Ob Rohrbruch oder ein Überlaufen der Dusche – ein Wasserschaden ist immer mit immensem Stress verbunden. Gerade die nachfolgenden Schäden können sich oft wochen- und monatelang ziehen und zu weiteren Mängeln führen. Auch hier geht es vorrangig um die Frage, wer den Wasserschaden zu verantworten hat.

Führen beispielsweise Wasserrohre bzw. Leitungen zu einem Wasserschaden, so liegt die Verantwortung beim Vermieter, da dieser für die Instandhaltung der Leitungen verantwortlich ist. Ist dagegen eine Waschmaschine Schuld am Wasserschaden und ist im Mietvertrag ausdrücklich die Verwendung einer Waschmaschine in der Mietwohnung untersagt (weil z.B. ein Waschkeller zur Verfügung steht), so liegt die Verantwortung wieder beim Mieter.

Wichtig ist auch das weitere Vorgehen des Mieters, selbst, wenn das eigentliche Verschulden dem Vermieter zuzusprechen ist. Nach Wasserschaden in der Küche, Bad oder einem anderen Raum ist es wichtig, als Mieter für ein Trocknungsgerät zu sorgen oder generell ausreichend zu lüften und die Luftfeuchte zu regulieren. Zwar können die Kosten für Geräte wieder geltend gemacht werden, doch ignorieren dürfen Mieter auch diese Pflichten nicht. Sonst wäre es möglich, dass Folge-Schäden (z.B. Schimmel) anschließend auf ihr Konto gehen.

Mietminderung wegen Bauarbeiten

Nicht immer ist es zulässig, eine Mietminderung wegen Bauarbeiten anzustreben. Hier kommt es auf den Einzelfall an. Allgemein ist eine Mietminderung wegen Baulärm der häufigste Grund während einer Baustelle. Wirken sich die Bauarbeiten „erheblich“ auf die Wohnqualität aus, so kann eine Mietminderung gerechtfertigt sein (auch hier ist der Einzelfall stets entscheidend).
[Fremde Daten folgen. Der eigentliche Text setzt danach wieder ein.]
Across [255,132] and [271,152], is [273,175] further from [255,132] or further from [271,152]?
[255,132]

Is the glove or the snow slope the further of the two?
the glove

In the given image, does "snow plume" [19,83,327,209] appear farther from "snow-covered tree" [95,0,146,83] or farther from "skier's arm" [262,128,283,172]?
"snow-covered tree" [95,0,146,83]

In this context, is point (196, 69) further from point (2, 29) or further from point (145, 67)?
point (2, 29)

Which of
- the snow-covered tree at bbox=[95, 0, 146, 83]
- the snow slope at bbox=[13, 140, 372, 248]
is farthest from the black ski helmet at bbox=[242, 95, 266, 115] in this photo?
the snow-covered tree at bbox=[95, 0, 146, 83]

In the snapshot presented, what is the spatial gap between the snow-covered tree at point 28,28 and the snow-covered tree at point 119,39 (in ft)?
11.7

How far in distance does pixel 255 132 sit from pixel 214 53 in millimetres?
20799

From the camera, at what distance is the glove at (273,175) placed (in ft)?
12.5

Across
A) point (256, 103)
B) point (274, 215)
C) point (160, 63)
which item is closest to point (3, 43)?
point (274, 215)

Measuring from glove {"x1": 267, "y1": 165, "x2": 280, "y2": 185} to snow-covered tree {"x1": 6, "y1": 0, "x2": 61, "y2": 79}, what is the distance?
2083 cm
HausbauWissen Mieter allerdings bereits beim Unterschreiben eines Vertrags (BGB 536b), dass es zur Sanierung, Modernisierung oder Renovierung kommt, so ist eine Mietminderung nicht möglich. Es ist abzusehen gewesen, dass beispielsweise ein Gerüst aufgebaut werden muss oder der Balkon nicht nutzbar ist – dennoch hat sich der Mieter für eine Unterschrift entschieden. In diesem Fall weniger Kaltmiete zu zahlen oder die Nebenkosten zu streichen, wäre nicht rechtens. In vielen Fällen benötigen Modernisierungs- und Sanierungsmaßnahmen jedoch eine gewisse Vorbereitung, beispielsweise weil der Vermieter auf die Bewilligung eines Modernisierungskredites wartet.

Daher gibt es auch bei dieser Regelung im § 536 BGB natürlich viele Ausnahmen. Ausnahmen betreffen beispielsweise die Stärke des Lärms. Auch, wenn Bauarbeiten bis ins Wochenende reichen und damit nahezu keine Erholung mehr für den Mieter möglich ist, kann es sein, dass Gerichte sehr individuell über eine Situation urteilen.
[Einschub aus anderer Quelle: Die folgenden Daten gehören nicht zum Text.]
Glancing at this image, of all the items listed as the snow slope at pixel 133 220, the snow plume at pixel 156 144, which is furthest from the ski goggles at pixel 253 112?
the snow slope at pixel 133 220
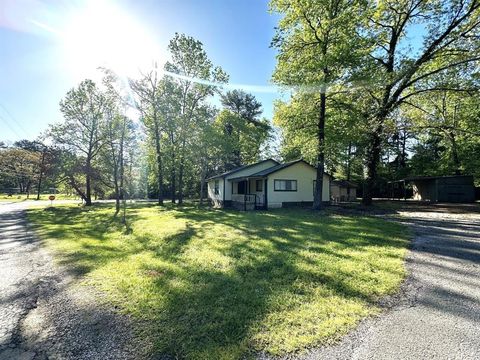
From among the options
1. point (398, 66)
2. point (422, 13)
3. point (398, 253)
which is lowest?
point (398, 253)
Mietminderung bei Heizungsausfall

Sowohl für privat als auch im Gewerbe ist bei Vermietungen eine Mindest-Raumtemperatur rechtlich festgelegt. Das bedeutet, dass bei einem Heizungsausfall immer unterschieden werden muss, ob es sich wirklich um einen kompletten Ausfall handelt (und der Mieter demnach keine Heizung zur Verfügung hat), oder ob die entsprechende Mindest-Raumtemperatur nicht erreicht werden kann.

Wichtig: Achten Sie auf eventuelle Heizperioden, die in Ihrem Mietvertrag geregelt sind. Nur falls das nicht der Fall ist, greifen die allgemeinen Regelungen zum Thema „Mietminderung bei Heizungsausfall“. Wenn im vereinbarten Zeitraum keine Mindest-Temperatur zu erreichen ist, kann eine Mietminderung angestrebt werden. Das gilt auch für Situationen, in denen sich die gesamte Wohnung beispielsweise nur mit einem Regler einstellen lässt – auch das ist für einen Mieter nicht zumutbar.

Den Einzelfall beachten

Ob Mäuse, laute Nachbarn, ein defekter Aufzug, Schimmel oder Wasserschaden – es gibt zahlreiche Mängel und Situationen, in denen eine eventuelle Mietminderung seitens des Mieters möglich ist. Die Höhe der Mietminderung ist jedoch genauso variabel wie die Forderung an sich. Hier ist es wichtig, sich nicht auf allgemeine Informationen zu stützen, sondern immer den eigenen und situationsbedingten Fall einzubeziehen. Eine rechtliche Beratung kann in dem Fall sinnvoll sein, um fälschlicherweise gekürzte Mietzahlungen zu vermeiden.